Initial use case: Generate hierarchical keywords from taxonomy data in order to classify observation photos with a controlled vocabulary for ITPC + XMP metadata. This is currently a simple proof of concept intended for biological taxonomy, but could possibly be applied to other forms of hierarchical classification.
This repo contains working scripts to generate taxonomic trees (in multiple formats) from the following sources:
pip install git+https://github.com/JWCook/taxon-keyword-gen.git
Use case: You want hierarchical keywords for just the taxa you have personally observed on iNaturalist (or based on some other queryable criteria).

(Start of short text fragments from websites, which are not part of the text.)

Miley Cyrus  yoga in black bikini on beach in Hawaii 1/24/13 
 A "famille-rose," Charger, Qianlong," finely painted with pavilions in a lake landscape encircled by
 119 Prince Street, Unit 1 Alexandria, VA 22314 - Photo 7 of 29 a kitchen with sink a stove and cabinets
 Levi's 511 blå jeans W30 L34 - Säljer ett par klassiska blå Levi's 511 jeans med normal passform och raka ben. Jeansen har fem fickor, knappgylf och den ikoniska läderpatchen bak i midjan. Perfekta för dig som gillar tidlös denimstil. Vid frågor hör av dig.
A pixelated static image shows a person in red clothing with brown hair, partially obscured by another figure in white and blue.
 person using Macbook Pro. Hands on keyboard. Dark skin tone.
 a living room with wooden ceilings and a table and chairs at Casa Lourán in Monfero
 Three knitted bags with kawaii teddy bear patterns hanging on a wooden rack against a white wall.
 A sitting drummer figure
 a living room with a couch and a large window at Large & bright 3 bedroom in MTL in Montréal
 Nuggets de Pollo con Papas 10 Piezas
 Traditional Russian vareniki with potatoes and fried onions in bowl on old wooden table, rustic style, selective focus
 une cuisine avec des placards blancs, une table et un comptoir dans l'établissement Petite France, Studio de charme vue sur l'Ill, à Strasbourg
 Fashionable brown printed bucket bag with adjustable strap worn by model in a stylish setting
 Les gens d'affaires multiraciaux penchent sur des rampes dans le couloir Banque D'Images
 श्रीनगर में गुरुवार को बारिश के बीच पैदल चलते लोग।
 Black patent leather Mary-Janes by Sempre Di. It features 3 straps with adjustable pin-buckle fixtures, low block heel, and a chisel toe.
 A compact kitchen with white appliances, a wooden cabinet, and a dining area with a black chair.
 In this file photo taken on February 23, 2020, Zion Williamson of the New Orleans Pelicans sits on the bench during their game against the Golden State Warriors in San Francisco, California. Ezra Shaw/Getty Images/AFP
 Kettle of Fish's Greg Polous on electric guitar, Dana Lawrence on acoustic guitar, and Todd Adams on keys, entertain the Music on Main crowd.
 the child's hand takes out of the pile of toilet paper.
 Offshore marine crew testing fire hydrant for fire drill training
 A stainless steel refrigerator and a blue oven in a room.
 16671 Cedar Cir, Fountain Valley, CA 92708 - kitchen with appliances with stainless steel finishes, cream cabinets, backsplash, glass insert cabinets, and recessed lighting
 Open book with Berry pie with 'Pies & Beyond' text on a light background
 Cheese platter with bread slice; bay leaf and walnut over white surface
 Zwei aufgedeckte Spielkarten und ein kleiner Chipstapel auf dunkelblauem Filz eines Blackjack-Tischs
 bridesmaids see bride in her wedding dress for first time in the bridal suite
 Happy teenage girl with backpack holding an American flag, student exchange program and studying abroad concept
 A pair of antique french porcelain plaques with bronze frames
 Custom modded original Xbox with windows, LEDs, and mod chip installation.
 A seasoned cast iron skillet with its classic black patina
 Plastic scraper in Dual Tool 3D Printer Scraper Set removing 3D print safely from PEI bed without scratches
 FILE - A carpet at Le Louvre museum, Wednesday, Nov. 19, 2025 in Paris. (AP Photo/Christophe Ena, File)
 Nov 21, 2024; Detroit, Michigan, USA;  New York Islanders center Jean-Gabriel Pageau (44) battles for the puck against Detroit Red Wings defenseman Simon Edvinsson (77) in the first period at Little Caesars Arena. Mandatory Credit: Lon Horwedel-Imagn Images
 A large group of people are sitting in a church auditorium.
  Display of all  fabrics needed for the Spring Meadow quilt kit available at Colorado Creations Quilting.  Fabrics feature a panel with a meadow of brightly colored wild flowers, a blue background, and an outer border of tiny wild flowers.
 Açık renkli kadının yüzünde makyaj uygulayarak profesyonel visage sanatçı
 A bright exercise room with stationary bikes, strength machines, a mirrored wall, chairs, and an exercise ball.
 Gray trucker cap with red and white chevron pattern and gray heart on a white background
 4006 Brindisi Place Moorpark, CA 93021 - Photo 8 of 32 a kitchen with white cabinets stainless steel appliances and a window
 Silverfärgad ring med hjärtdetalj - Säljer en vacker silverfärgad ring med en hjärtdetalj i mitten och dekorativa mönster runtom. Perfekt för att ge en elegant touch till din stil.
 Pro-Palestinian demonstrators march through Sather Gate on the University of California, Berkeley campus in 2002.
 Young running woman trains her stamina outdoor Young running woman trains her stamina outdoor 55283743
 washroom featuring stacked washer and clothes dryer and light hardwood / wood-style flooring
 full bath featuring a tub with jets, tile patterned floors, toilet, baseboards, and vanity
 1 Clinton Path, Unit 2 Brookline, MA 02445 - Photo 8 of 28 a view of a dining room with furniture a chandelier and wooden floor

First, run an iNaturalist observation query. Select 'Taxon Extras' to include relevant taxonomic ranks, save the output (say, to observations.csv
), then run:
taxgen inat export -i observations.csv
Use case: You want hierarchical keywords for all of the things
Run:
taxgen ncbi export
This will either download the NCBI taxonomic dump files from the FTP site, or reuse them if they've already been downloaded.
By default, only eukaryotic cellular organisms will be exported, but if you really want to organize all your photos of viruses or bacteria, you can do that too, I guess.
Keywords follow the format taxonomy:<rank>=<taxon>
.
For example, a complete set of keywords for the common fruit fly would look like:
taxonomy:kingdom=Animalia
taxonomy:phylum=Arthropoda
taxonomy:subphylum=Hexapoda
taxonomy:class=Insecta
taxonomy:order=Diptera
taxonomy:suborder=Brachycera
taxonomy:superfamily=Ephydroidea
taxonomy:family=Drosophilidae
taxonomy:subfamily=Drosophilinae
taxonomy:genus=Drosophila
taxonomy:subgenus=Sophophora
taxonomy:species=melanogaster
"taxonomy:binomial=Drosophila melanogaster"
"taxonomy:common=Common Fruit Fly"
For working with metadata for individual taxa or observations, see the related tool
naturtag
.
If this actually turns out to be useful, there is a lot of room for building on top of this basic PoC, for example:
- Conveniences to make it easier to import generated keywords into popular photo/metadata editing
applications that support hierarchical keywords (XnView MP, FastPictureiewer, Lightroom, Daminion, etc.)
- Add support for FPV keyword synonyms (common name <--> scientific name)
- Improve performance of keyword tree generation
- Unit tests, make the code a bit more presentable, etc.